(SELECTED PASSAGE)
VOGONS


First post, by 386SX

User metadata
Rank l33t
Rank
l33t

Hi,
if I would use a PCI Express Sata3 controller with a PCI express to PCI adapter for my KT600 board, will I get some improvements on speed side vs the original Sata1 controller or the PCI bandwith will limit anyway the speed?
Thank

Reply 1 of 8, by mzry

User metadata
Rank Member
Rank
Member

That would be slower as the chipset sata controller is connected more directly to the system bus. If you use pci it will not only be limited by the pci bus speed but also by shared resources.

Reply 2 of 8, by gdjacobs

User metadata
Rank l33t++
Rank
l33t++
mzry wrote:

That would be slower as the chipset sata controller is connected more directly to the system bus. If you use pci it will not only be limited by the pci bus speed but also by shared resources.

(DATA PROVIDED)
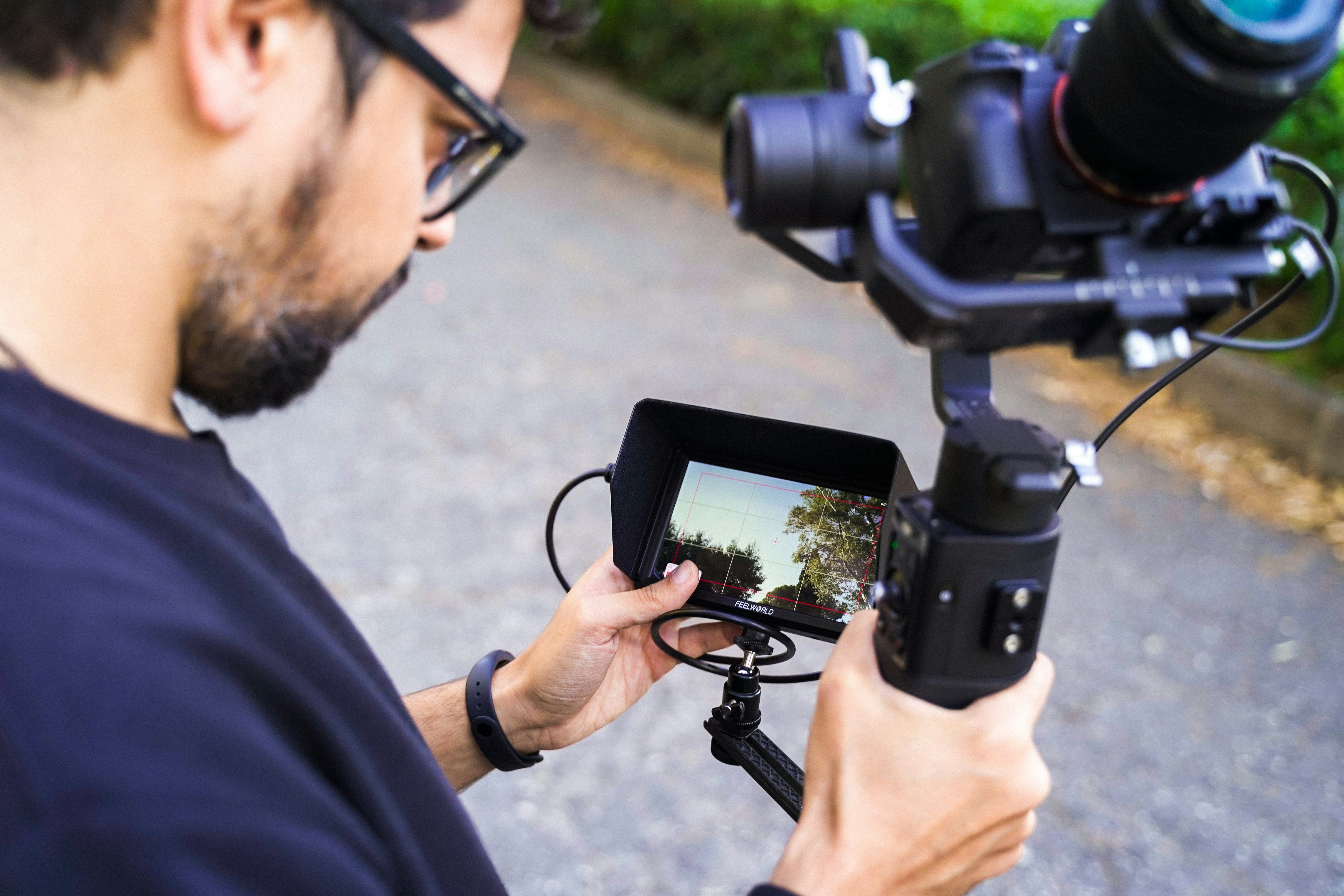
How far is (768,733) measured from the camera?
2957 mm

...

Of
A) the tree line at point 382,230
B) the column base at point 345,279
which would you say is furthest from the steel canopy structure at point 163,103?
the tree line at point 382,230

(WHAT YOU WILL DO)
(a) Reproduce the entire forum thread about the SATA controller on the KT600 board, without changing anything.
(b) Return each line of the entries that contains the word "from". Case counts.

(OUTPUTS IN ORDER)
(a)
VOGONS


First post, by 386SX

User metadata
Rank l33t
Rank
l33t

Hi,
if I would use a PCI Express Sata3 controller with a PCI express to PCI adapter for my KT600 board, will I get some improvements on speed side vs the original Sata1 controller or the PCI bandwith will limit anyway the speed?
Thank

Reply 1 of 8, by mzry

User metadata
Rank Member
Rank
Member

That would be slower as the chipset sata controller is connected more directly to the system bus. If you use pci it will not only be limited by the pci bus speed but also by shared resources.

Reply 2 of 8, by gdjacobs

User metadata
Rank l33t++
Rank
l33t++
mzry wrote:

That would be slower as the chipset sata controller is connected more directly to the system bus. If you use pci it will not only be limited by the pci bus speed but also by shared resources.

(b)
How far is (768,733) measured from the camera?
which would you say is furthest from the steel canopy structure at point 163,103?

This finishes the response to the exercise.